На веранде их ждал импровизированный стол, и мисс Сорви уже придирчиво оглядывала расставленные на нем блюда, попутно делая замечания на счет кухни и погреба лорда Ская.
— Надеюсь, шампанское будет сухое, — обронила она. — У сладкого такой омерзительный вкус.
Виктория Сорви так же мало разбиралась в сухом и сладком шампанском, как в вине, которым утолял жажду Улисс, разве что с равным удовольствием пила и то и другое; она просто копировала одного из секретарей британской миссии, который потчевал ее за ужином на последнем приеме.

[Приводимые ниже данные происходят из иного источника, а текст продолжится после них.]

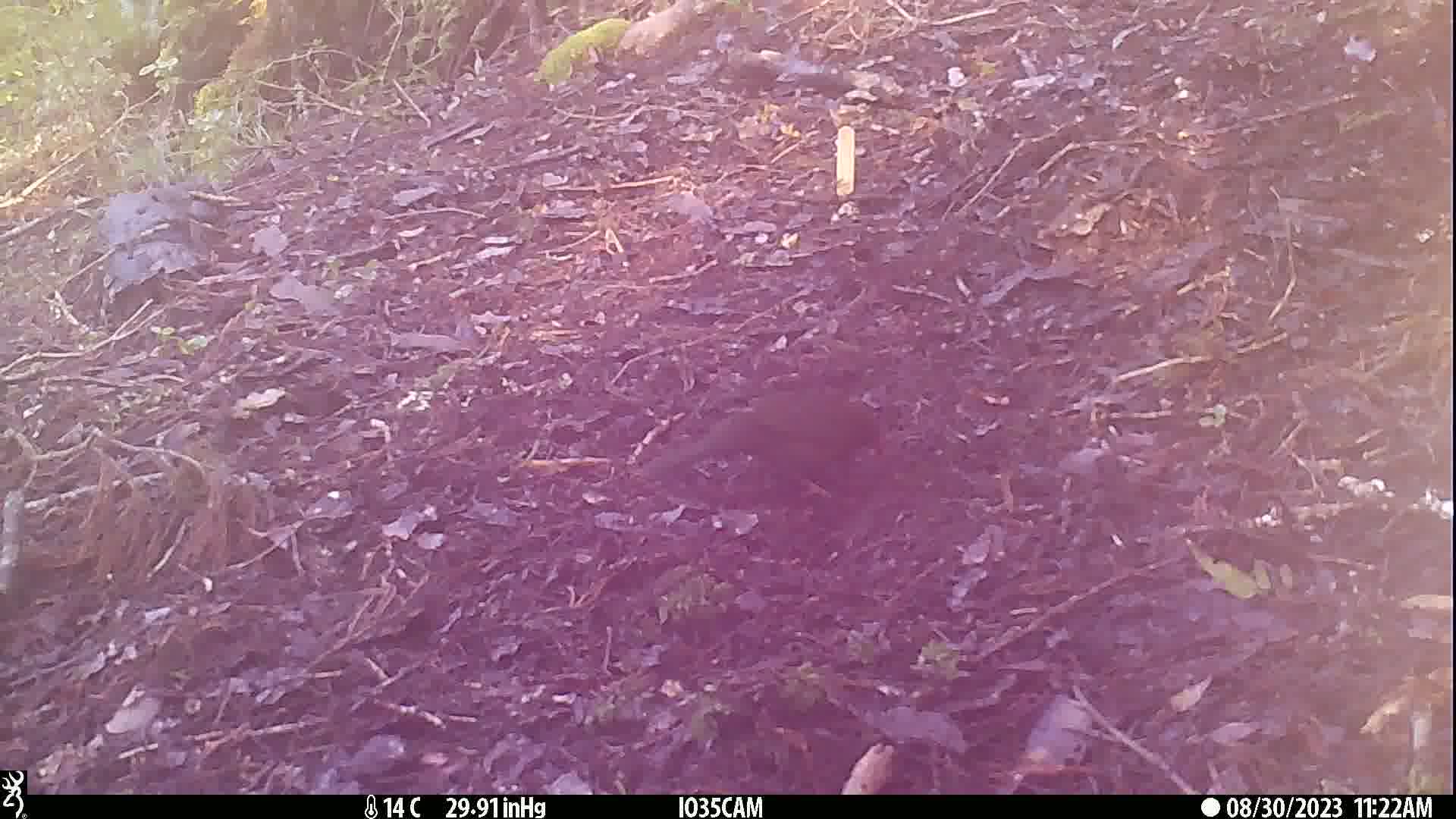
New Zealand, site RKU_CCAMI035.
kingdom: Animalia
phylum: Chordata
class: Aves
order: Passeriformes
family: Turdidae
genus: Turdus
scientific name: Turdus merula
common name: eurasian blackbird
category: blackbird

Лорд Скай предложил ей выпить шампанского, что она немедленно исполнила, после чего с серьезнейшим видом заявила — в нем, пожалуй, градусов пять. Выражение это она почерпнула из того же источника, а что оно означает, знала не больше попугая.
Завтрак прошел на редкость весело, и еда была отменная. Когда встали из-за стола, джентльменам было разрешено курить, и разговор принял более строгое направление, грозя стать совсем серьезным.
— Вы все гоняетесь за полутонами! — сказала Маделина лорду Скаю. — Разве вам мало полутонов в стенах этого дома?
— Это, скорее всего, — возразил лорд Скай, — следствие того, что Вашингтон принадлежал, так сказать, вселенной и в своих вкусах не руководствовался местными правилами.
— Разве вас не охватывает здесь чувство покоя? — продолжала Маделина. — Взгляните на этот презатейливый сад, на эту неровную лужайку, на величественную реку за ней, на разрушенный форт по ту сторону реки! Здесь все дышит миром и покоем, вплоть до комнатушки, служившей генералу спальней. Так и хочется улечься в ней и проспать целый век. А ведь всего в десяти милях отсюда стоит наше чудище — Капитолий, и рыщут искатели теплых мест.
22
Джоджиана Кавендиш, герцогиня Девонширская (1757–1806), приобрела известность выступлениями в поддержку кандидатуры Генри Фокса на парламентских выборах в 1784 г.